Retinopathy and Optic Neuropathy in Bone Marrow Transplantation for Breast Cancer

• Published in: Ophthalmology (Rochester, Minn.) Vol. 103; no. 1; pp. 87 - 95
• Main Authors: Khawly, Joseph A., Rubin, Peter, Petros, William, Peters, William P., Jaffe, Glenn J.
• Format: Journal Article
• Language: English
• Published: New York, NY Elsevier Inc 01.01.1996; Elsevier
• Subjects: Adult; Antineoplastic Combined Chemotherapy Protocols - adverse effects; Antineoplastic Combined Chemotherapy Protocols - therapeutic use; Biological and medical sciences; Bone Marrow Transplantation; Breast Neoplasms - therapy; Carcinoma, Ductal, Breast - therapy; Carmustine - adverse effects; Carmustine - therapeutic use; Cisplatin - adverse effects; Cisplatin - therapeutic use; Cyclophosphamide - adverse effects; Cyclophosphamide - therapeutic use; Drug toxicity and drugs side effects treatment; Female; Fluorescein Angiography; Follow-Up Studies; Fundus Oculi; Humans; Medical sciences; Middle Aged; Optic Nerve Diseases - chemically induced; Pharmacology.
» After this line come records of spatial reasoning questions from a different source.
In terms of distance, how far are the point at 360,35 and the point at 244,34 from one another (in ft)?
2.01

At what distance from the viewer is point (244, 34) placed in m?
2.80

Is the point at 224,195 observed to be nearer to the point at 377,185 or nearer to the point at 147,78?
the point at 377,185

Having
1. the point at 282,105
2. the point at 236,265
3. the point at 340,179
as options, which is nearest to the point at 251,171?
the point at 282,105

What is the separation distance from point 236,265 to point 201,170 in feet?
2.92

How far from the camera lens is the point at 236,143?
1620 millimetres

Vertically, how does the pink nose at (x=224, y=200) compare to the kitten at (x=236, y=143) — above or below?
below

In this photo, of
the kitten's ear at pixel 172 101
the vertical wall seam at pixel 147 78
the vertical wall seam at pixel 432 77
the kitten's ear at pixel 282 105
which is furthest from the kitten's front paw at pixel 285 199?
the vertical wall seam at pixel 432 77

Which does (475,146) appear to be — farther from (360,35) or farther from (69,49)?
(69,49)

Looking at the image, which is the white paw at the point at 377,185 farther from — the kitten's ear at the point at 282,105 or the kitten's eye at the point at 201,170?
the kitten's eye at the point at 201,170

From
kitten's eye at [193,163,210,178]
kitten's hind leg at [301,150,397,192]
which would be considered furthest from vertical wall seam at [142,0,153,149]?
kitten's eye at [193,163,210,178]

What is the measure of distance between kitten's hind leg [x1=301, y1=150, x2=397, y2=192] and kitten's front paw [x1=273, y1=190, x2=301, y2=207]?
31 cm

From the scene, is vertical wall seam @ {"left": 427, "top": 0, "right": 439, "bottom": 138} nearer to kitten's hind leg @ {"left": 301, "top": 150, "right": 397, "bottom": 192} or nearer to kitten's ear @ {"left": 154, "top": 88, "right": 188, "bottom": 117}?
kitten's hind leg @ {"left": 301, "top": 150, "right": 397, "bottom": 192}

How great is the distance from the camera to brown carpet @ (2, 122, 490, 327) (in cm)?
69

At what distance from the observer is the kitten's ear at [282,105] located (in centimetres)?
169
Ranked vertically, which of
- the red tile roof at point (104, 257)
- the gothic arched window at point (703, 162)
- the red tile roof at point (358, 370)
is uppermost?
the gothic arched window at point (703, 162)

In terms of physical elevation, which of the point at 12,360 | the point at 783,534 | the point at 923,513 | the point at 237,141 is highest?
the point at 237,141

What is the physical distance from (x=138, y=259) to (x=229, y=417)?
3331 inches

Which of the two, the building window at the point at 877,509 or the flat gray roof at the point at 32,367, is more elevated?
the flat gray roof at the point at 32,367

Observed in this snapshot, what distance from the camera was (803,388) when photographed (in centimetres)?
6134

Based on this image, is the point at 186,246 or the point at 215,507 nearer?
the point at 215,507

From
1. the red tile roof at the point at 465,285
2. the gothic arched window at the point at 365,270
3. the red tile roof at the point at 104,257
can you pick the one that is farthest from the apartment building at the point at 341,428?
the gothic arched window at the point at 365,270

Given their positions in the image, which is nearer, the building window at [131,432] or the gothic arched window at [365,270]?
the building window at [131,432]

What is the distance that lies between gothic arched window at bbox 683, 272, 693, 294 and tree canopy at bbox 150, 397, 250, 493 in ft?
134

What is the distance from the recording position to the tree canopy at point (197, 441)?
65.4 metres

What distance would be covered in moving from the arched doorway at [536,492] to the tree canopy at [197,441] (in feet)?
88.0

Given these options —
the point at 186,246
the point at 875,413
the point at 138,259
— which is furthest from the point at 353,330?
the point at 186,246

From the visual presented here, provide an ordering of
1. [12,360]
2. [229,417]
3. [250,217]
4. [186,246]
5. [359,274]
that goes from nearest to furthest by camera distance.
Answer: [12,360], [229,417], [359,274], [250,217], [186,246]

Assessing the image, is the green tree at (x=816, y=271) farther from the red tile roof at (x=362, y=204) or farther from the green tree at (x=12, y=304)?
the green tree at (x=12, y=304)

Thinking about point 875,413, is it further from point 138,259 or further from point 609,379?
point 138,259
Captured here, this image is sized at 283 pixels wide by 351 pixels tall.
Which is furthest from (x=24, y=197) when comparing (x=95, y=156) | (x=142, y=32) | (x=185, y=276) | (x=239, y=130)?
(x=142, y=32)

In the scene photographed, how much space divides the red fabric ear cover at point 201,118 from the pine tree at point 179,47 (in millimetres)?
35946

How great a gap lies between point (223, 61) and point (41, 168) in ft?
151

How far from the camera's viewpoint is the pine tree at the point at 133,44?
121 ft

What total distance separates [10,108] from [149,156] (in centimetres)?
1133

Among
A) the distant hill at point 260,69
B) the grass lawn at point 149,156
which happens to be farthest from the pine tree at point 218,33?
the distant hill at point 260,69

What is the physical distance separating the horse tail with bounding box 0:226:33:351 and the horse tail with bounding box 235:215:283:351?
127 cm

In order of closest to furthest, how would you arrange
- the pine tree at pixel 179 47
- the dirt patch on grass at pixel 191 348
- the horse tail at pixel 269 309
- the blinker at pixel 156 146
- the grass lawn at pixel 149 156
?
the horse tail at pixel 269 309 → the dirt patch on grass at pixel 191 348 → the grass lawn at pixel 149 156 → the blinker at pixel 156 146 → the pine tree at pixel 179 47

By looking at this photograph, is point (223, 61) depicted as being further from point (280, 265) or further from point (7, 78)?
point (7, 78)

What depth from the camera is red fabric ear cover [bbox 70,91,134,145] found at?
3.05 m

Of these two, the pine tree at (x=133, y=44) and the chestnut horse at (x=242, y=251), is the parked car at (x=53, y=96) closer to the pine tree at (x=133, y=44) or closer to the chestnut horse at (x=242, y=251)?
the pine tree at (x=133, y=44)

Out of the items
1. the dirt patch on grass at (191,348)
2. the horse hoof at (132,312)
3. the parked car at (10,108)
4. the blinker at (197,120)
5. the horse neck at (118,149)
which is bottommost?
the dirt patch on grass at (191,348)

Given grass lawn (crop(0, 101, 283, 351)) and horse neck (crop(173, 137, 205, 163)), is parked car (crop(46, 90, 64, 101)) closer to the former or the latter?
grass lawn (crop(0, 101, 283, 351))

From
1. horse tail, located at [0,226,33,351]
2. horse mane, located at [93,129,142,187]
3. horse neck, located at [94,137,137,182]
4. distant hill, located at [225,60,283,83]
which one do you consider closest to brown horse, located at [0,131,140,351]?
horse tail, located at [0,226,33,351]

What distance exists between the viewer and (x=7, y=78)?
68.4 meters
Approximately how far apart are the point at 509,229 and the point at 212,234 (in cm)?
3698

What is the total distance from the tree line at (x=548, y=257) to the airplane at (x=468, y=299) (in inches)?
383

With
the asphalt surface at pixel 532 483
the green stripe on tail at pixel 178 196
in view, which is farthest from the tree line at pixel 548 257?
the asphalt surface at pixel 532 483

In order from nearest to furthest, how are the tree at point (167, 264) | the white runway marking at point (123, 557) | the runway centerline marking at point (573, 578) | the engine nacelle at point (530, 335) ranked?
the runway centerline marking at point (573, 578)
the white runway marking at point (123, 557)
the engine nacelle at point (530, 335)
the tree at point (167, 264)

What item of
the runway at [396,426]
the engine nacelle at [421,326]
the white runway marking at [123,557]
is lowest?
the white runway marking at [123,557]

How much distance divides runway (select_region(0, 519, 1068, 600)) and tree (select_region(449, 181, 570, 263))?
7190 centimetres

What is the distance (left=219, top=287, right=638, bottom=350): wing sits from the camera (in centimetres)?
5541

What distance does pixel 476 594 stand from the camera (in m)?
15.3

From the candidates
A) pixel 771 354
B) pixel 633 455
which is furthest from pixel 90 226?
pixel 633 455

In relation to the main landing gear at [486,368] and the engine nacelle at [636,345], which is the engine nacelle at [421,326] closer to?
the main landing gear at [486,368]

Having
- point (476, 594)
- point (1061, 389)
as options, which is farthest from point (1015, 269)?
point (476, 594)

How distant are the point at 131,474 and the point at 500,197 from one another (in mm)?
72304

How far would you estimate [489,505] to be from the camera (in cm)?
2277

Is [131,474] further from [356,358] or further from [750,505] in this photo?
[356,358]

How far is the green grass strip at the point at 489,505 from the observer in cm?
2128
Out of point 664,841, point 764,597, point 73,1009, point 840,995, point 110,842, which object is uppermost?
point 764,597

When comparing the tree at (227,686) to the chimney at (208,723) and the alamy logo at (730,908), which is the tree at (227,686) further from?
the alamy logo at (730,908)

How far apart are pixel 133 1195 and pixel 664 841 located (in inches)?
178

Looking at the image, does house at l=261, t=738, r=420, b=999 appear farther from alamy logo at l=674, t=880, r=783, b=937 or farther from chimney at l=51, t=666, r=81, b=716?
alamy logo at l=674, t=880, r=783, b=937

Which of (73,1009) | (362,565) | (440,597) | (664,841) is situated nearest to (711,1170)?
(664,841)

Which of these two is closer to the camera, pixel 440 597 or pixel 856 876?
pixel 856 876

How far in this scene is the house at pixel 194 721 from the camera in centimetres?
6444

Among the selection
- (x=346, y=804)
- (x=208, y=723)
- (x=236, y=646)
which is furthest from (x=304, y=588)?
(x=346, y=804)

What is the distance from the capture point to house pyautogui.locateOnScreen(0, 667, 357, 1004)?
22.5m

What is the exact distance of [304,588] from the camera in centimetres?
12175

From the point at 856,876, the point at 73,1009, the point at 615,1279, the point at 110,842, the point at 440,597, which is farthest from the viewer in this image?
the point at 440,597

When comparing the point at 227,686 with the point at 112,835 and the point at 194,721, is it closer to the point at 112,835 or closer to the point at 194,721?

Drug treatments; Retinal Diseases - chemically induced; Toxicity: eye; Transplantation, Autologous; Visual Acuity; Antineoplastic agent; Nervous system diseases; Carcinoma; Optic nerve; Retinopathy; Nitrosoureas; Toxicity; Homograft; Malignant tumor; Neuropathy; Mammary gland diseases; Eye disease; Chemotherapy; Cranial nerve disease; Treatment; Bone marrow; Graft; Mammary gland; Platinum II Complexes
• ISSN: 0161-6420; 1549-4713
• DOI: 10.1016/S0161-6420(96)30728-8

Purpose: To characterize the ocular toxicity of a bone marrow transplant regimen that does not include total body or focal head irradiation. Methods: Nine patients with advanced breast cancer were referred for visual symptoms after high-dose chemotherapy with cisplatin, cyclophosphamide, and carmustine and autologous bone marrow transplantation without total body irradiation or local head irradiation. Results: Symptoms consistent with optic neuropathy and retinopathy developed in five patients. Retinopathy alone developed in three patients and optic neuropathy alone developed in one. Retinal abnormalities included cotton-wool spots, intraretinal hemorrhages, and macular exudate. Optic nerve findings included disc swelling and subsequent pallor. Symptoms and signs associated with retinopathy were generally reversible, whereas those associated with optic neuropathy often were permanent. Retinopathy and/or optic neuropathy developed in all of the patients from 1 to 5 months after bone marrow transplantation. Resolution or stabilization of findings was observed 2-4 months after presentation. Two patients with optic neuropathy showed progression of field and acuity loss after 4 months. When compared with control subjects, the exposure of patients to cyclophosphamide and carmustine was no different. However, cisplatin exposure was 1.2-fold higher in patients with ocular toxicity compared with control subjects. Conclusion: Optic neuropathy and retinopathy are presumed to arise from the administration of a high-dose chemotherapy regimen. As techniques in supportive care improve, long-term adverse effects of these therapies now are becoming apparent.